No. You’re gonna want to take your wife to the nearest emergency room. Or maybe call a toe-truck!
Second of all, I’m driving 4,000 pounds of steel and iron at 65 mph and they want me to start texting an emergency room? Who was the marketing genius that came up with this idea?
When I got back to the Slim Shack, I unpacked my stuff, and did some reading. I’m reading a book called The Power of Habit, by Charles Duhigg, a Pulitzer prize-winning author. The book is about how to change bad habits and how to develop new ones.
It also goes over consumer habits, and how corporations are using these habits to market to customers. Take Target for instance. They have a way of marketing to consumers that I thought was pretty sneaky.

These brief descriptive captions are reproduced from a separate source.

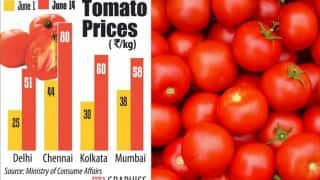 Food inflation: Increase in prices of commodity food products raise concern; Arun Jaitley to review situation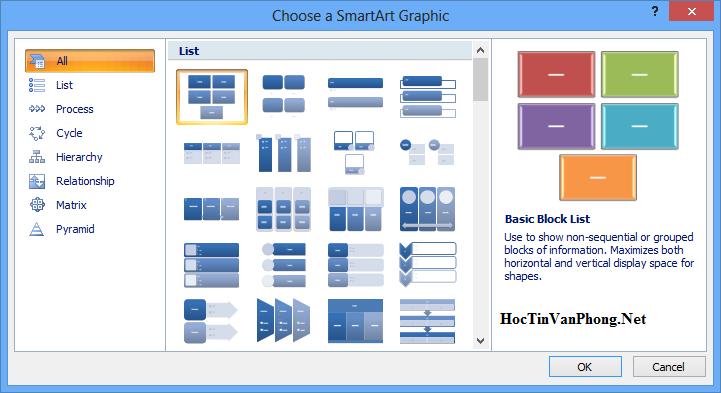 Cách vẽ sơ đồ trong Word - Lựa chọn Smart Art
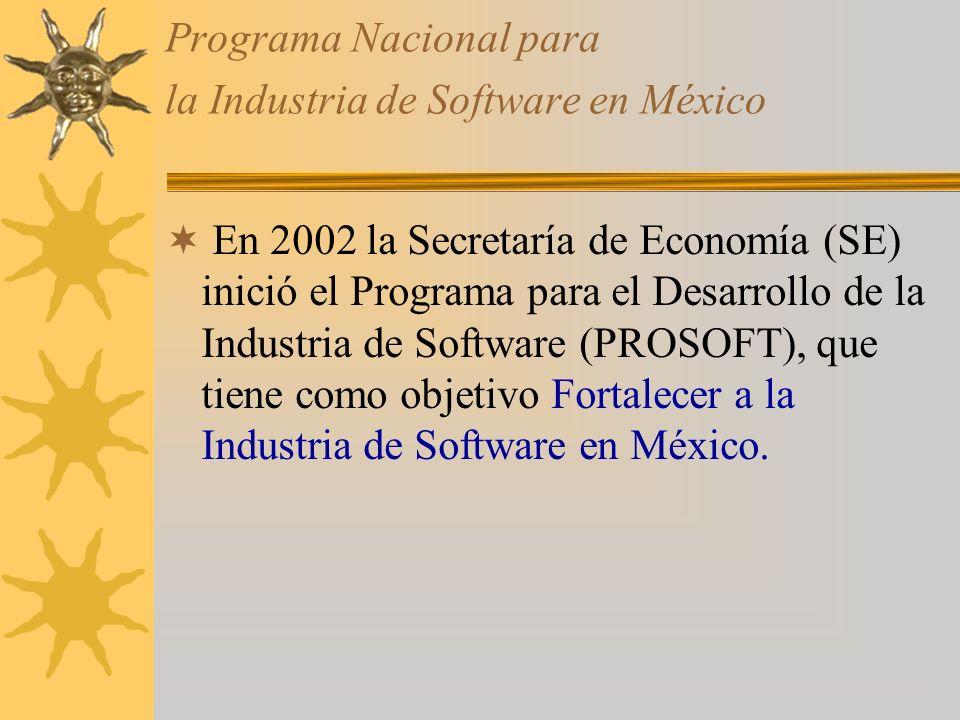 Programa Nacional para la Industria de Software en México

Suppose you’re a couple expecting your first baby. You go to Target and buy a book called The Complete Idiots Guide to Raising an Infant. Now, I’m sure there is not a book with that title. But I have witnessed complete idiots trying to raise children.
But if you’re in Target buying an actual book about raising an infant, Target starts sending you coupons for diapers, cribs, strollers, car seats—everything new parents need for their newborn.
You’d think these parents would be offended by the sneakiness. But it was the exact opposite. They welcomed all the coupons. Why? Because parents who are expecting a baby are overwhelmed. To be able to find everything they need in one place at a discount is a relief. The Target marketing campaign increased their bottom line by millions of dollars a year.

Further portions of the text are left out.